Input for this task:

+++

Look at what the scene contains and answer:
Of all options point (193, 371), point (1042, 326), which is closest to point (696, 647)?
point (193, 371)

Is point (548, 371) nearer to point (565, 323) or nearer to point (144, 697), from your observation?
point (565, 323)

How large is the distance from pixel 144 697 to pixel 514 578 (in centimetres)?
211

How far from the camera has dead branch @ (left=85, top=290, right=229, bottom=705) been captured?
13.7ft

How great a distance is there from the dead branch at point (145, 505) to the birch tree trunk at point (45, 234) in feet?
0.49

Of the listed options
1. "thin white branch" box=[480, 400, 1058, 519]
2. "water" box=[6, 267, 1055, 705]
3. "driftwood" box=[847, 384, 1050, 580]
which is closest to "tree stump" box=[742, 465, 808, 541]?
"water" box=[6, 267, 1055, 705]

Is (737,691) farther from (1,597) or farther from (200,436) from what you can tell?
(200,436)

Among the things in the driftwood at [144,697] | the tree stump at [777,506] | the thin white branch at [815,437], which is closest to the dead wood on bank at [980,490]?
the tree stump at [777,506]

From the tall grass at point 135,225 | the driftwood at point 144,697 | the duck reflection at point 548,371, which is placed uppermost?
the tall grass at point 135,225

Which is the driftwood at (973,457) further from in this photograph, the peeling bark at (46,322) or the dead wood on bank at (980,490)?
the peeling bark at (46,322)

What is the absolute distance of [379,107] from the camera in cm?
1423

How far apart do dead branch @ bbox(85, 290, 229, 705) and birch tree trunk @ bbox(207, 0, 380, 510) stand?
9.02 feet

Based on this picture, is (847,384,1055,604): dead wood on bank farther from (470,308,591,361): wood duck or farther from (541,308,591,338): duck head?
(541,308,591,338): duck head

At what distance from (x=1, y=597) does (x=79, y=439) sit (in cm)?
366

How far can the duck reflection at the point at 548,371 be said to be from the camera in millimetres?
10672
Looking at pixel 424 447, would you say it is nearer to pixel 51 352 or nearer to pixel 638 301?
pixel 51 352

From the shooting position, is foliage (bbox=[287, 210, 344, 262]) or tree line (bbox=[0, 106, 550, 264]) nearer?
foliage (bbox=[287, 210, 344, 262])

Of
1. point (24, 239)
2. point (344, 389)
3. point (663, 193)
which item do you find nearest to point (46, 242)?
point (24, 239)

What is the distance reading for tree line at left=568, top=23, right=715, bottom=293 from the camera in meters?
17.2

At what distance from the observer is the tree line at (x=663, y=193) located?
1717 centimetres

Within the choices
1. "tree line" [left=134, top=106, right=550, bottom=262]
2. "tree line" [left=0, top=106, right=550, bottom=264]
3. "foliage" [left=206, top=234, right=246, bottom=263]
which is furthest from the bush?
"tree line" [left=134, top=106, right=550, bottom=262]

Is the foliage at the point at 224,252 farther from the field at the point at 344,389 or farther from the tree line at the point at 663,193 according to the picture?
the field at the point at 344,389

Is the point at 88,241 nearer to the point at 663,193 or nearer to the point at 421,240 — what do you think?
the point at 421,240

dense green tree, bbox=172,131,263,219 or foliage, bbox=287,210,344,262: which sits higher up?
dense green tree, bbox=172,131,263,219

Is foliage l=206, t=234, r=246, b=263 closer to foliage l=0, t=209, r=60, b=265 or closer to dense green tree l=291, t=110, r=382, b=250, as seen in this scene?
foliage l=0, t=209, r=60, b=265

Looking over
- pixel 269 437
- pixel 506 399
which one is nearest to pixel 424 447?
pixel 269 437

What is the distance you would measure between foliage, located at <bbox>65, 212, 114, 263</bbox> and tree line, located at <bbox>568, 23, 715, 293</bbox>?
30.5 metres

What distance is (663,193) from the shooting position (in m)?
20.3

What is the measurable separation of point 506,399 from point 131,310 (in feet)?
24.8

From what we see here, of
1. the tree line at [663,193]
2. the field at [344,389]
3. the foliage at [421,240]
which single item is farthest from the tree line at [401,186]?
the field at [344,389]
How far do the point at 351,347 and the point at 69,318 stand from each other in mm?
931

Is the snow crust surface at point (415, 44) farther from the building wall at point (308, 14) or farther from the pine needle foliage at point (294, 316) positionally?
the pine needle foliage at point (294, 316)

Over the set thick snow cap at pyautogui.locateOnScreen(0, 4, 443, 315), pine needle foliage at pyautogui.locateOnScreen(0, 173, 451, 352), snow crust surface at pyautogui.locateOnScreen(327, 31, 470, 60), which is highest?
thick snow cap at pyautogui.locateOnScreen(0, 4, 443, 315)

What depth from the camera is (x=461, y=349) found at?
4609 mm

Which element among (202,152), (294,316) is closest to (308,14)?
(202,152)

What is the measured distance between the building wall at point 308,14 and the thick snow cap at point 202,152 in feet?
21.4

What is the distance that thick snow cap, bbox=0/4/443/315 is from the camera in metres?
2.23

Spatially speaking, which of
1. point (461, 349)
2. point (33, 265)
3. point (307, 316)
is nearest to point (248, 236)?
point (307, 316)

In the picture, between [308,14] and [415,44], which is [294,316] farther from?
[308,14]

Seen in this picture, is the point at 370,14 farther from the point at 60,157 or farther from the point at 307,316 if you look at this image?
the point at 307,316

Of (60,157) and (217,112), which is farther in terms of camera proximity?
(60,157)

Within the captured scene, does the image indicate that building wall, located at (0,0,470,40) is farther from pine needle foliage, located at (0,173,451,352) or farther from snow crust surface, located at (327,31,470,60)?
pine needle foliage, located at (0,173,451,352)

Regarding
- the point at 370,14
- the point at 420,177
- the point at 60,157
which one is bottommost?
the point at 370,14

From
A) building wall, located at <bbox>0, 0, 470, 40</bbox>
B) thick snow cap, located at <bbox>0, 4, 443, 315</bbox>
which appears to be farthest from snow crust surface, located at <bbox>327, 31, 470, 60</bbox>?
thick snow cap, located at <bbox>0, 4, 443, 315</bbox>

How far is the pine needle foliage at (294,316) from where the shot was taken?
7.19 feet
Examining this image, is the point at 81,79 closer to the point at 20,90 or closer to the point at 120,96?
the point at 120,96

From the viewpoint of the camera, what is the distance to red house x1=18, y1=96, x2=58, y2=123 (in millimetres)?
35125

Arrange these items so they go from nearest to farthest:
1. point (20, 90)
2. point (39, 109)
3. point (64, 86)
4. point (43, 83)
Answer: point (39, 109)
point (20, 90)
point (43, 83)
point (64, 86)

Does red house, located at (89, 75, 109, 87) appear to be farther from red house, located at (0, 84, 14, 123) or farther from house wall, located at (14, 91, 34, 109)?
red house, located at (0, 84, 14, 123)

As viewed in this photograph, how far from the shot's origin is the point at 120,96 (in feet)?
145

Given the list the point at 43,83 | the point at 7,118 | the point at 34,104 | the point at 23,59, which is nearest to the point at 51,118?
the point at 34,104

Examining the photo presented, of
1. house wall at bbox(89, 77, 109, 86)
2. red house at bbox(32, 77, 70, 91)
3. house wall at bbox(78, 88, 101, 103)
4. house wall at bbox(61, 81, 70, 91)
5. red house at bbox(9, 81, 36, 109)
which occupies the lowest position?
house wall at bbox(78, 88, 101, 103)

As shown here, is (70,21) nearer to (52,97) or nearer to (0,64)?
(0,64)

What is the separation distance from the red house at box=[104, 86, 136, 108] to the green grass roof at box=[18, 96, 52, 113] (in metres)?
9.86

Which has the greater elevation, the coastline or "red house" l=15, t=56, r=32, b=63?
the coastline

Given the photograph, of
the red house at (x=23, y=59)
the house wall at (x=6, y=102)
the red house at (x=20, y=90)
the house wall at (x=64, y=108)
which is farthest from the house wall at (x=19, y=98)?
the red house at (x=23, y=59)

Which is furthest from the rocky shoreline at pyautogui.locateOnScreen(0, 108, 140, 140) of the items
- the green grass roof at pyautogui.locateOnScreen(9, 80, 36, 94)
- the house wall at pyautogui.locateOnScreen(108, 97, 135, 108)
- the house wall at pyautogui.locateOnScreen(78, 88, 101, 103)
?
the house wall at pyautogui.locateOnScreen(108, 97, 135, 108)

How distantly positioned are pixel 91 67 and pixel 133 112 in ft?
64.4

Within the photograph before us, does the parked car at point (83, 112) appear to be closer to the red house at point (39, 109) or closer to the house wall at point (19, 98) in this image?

+++

Work to be completed: Every line from the one holding "As shown here, is" through the final line of the listing must be echoed exactly; leave out all other lines.

Output:
As shown here, is (70,21) nearer to (52,97) or nearer to (0,64)?
(0,64)

What is the separation distance from the red house at box=[104, 86, 136, 108] to the green grass roof at box=[18, 96, 52, 113] (in metres)?
9.86

Which has the greater elevation, the coastline or "red house" l=15, t=56, r=32, b=63?
the coastline

Given the photograph, of
the red house at (x=23, y=59)
the house wall at (x=6, y=102)
the red house at (x=20, y=90)
the house wall at (x=64, y=108)
which is farthest from the house wall at (x=19, y=98)?
the red house at (x=23, y=59)

Which is furthest from the rocky shoreline at pyautogui.locateOnScreen(0, 108, 140, 140) of the items
- the green grass roof at pyautogui.locateOnScreen(9, 80, 36, 94)
- the house wall at pyautogui.locateOnScreen(108, 97, 135, 108)
- the house wall at pyautogui.locateOnScreen(78, 88, 101, 103)
?
the house wall at pyautogui.locateOnScreen(108, 97, 135, 108)

How distantly positioned are pixel 91 67 and pixel 133 112 in ft?
64.4

Within the photograph before us, does the parked car at point (83, 112) appear to be closer to the red house at point (39, 109) or closer to the house wall at point (19, 98) in this image?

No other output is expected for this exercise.